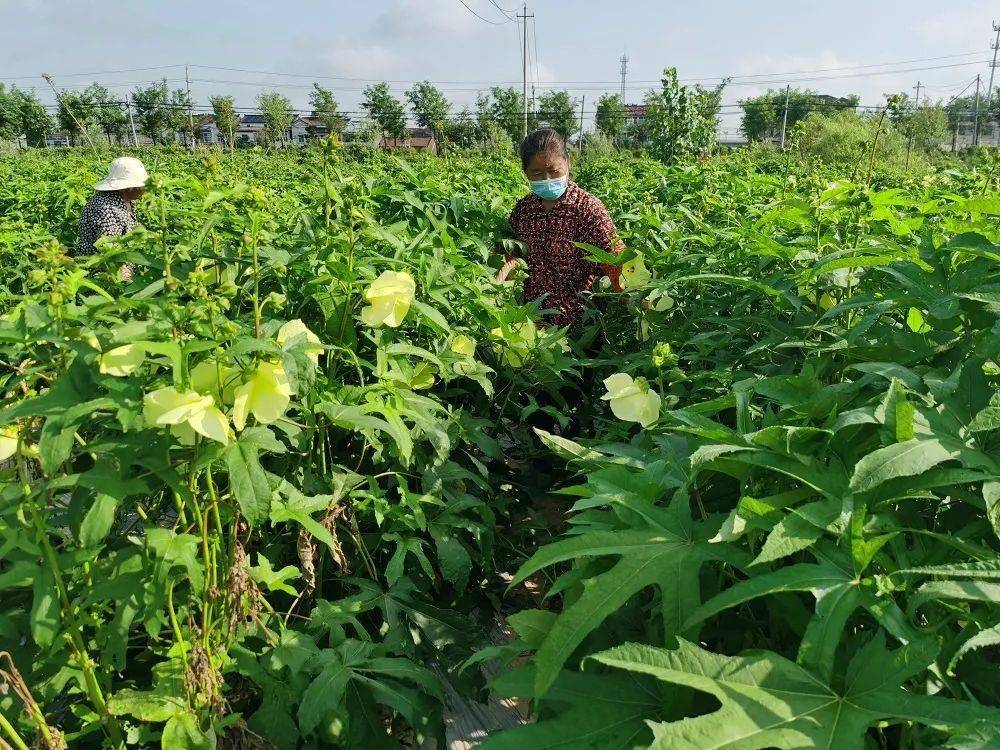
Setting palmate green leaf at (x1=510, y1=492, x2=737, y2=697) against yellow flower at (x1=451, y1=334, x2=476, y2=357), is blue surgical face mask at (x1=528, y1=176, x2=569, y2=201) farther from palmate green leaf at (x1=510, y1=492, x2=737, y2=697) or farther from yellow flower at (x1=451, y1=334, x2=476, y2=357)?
palmate green leaf at (x1=510, y1=492, x2=737, y2=697)

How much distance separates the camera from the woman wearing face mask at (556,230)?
12.0 ft

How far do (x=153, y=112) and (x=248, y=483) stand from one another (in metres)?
47.9

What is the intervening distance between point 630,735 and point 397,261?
151 cm

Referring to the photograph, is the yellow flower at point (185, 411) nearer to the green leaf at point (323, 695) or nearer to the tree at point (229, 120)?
the green leaf at point (323, 695)

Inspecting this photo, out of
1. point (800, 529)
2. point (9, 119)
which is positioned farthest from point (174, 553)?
point (9, 119)

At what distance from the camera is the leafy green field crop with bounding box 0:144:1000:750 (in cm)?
94

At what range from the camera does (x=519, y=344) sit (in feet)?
8.43

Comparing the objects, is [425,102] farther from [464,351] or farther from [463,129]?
[464,351]

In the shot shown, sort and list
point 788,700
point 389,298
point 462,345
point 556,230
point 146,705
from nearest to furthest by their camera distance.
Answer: point 788,700 → point 146,705 → point 389,298 → point 462,345 → point 556,230

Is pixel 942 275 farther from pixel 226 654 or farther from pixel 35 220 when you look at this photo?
pixel 35 220

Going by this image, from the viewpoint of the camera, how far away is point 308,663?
1644 mm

********

> _WHAT TO DO_
Can you format the part of the data that opens with the line containing "Going by this" and runs through the end of the data as a Markdown table with the columns Row and Line, one numbered row per line and blank lines omitted?

> _FULL OUTPUT_
| Row | Line |
|---|---|
| 1 | Going by this image, from the viewpoint of the camera, how far away is point 308,663? |
| 2 | 1644 mm |